In Japanese martial arts weaponry, shurikens are hidden weapons that are typically thrown or tossed. These sharpened blades are hand-held, and may be used for slicing or stabbing an enemy in addition to being thrown. Historically, they were part of the arsenal of the samurai, and were made from commonly found items such as nails, knives, coins, flat pieces of metal – essentially anything that could be sharpened to a point or hold an edge. There are two main classifications of shuriken: Bo shuriken and Hira shuriken.

In the modern era, shuriken are manufactured from stainless steel, and are available from a range of vendors – most typically knife stores or martial arts supply stores. There are mixed regulations regarding owning and possessing them. Some municipalities and states forbid them, while others have no regulations against them.

Bo shuriken

Throwing weapons comprising straight items such as needles, nails, spikes and the like are classified as “Bo shuriken” (stick-shaped shuriken). They may have points on one or both ends, angular or cylindrical in shape, and can be thrown over-, under-, or sidearm. They have the advantage of being lightweight and easy to conceal and transport. In martial arts training, terminology indicates the form of the object and the method of throwing.

Hira shuriken

Hira shuriken (wheel shuriken) are fashioned from flat pieces of metal such as coins, hoe blades, washers, and other similar products. They are sharpened on the edge, and depending on the initial configuration, may also have pointed tips. Traditionally, they are identified by the number or points they have. It is not uncommon to find holes in the middle, as they were developed from metal objects that had holes; the hole also provides aerodynamic stability.

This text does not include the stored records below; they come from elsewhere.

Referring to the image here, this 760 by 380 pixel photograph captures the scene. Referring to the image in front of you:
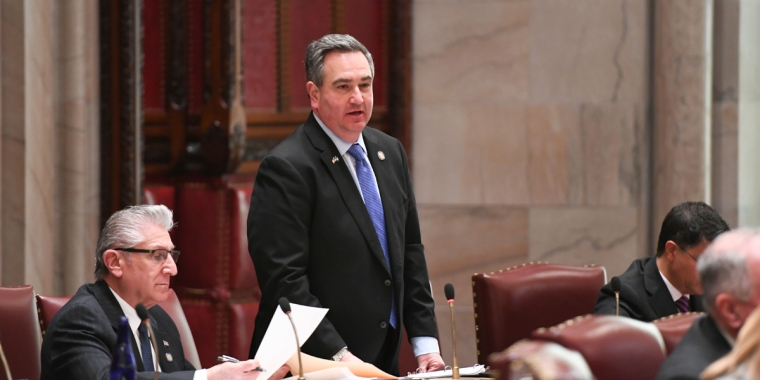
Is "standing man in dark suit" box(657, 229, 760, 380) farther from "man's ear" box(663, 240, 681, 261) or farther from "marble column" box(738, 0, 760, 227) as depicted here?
"marble column" box(738, 0, 760, 227)

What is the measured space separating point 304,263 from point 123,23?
2.59 meters

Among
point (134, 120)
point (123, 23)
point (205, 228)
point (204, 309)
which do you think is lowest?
point (204, 309)

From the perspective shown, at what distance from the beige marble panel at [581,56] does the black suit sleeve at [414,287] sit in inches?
90.0

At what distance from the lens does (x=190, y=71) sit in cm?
565

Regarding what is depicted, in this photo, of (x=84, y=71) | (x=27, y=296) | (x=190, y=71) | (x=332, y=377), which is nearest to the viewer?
(x=332, y=377)

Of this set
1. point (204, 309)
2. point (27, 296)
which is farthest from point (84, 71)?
point (27, 296)

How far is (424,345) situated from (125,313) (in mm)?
992

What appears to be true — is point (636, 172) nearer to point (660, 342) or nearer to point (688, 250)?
point (688, 250)

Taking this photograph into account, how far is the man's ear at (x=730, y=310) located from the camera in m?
2.40

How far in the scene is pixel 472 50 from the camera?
576 cm

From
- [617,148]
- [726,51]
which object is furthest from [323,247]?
[726,51]

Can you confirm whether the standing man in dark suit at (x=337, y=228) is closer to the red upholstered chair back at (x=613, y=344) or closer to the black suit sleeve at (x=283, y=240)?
the black suit sleeve at (x=283, y=240)

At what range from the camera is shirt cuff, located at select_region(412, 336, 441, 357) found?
349 centimetres

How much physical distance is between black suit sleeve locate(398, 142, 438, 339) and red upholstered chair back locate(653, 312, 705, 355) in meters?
0.96
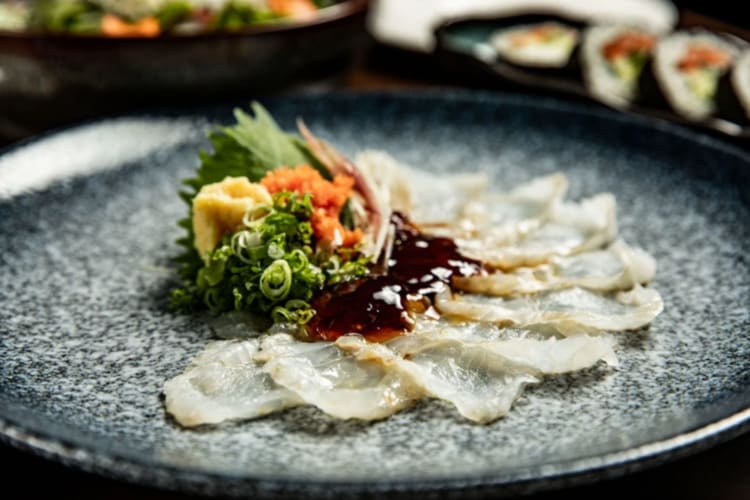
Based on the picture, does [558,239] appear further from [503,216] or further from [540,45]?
[540,45]

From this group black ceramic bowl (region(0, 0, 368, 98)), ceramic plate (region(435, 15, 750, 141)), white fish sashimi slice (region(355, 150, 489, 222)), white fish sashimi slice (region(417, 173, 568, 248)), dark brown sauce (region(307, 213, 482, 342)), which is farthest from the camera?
ceramic plate (region(435, 15, 750, 141))

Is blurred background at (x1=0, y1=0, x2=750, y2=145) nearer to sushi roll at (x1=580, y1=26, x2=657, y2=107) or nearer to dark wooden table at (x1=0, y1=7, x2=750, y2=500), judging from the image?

In western popular culture, shurikens may also be called “ninja stars”, “throwing stars”, or “Chinese stars.” This nomenclature is misleading, having been popularized by movies and television shows.

Traditional use of shuriken

Shuriken were supplementary weapons for samurai, complementing the use of principal weapon, the sword. The deployment of shuriken is known as shurikenjutsu, and was used as a diversionary tactic rather than as a primary weapon. The skills required to use them effectively have developed through the centuries, and now have their own schools of style and technique.

The use of shuriken became popular among the peasant classes because they are made from everyday materials that were readily available, making them easy to produce and extending the life of metals that could no longer function as originally intended.

Because of the danger posed by reckless use of shurikens, proper training is needed to prevent harm because of improper use. Many martial arts programs teach how to correctly use them in a controlled, competitive environment.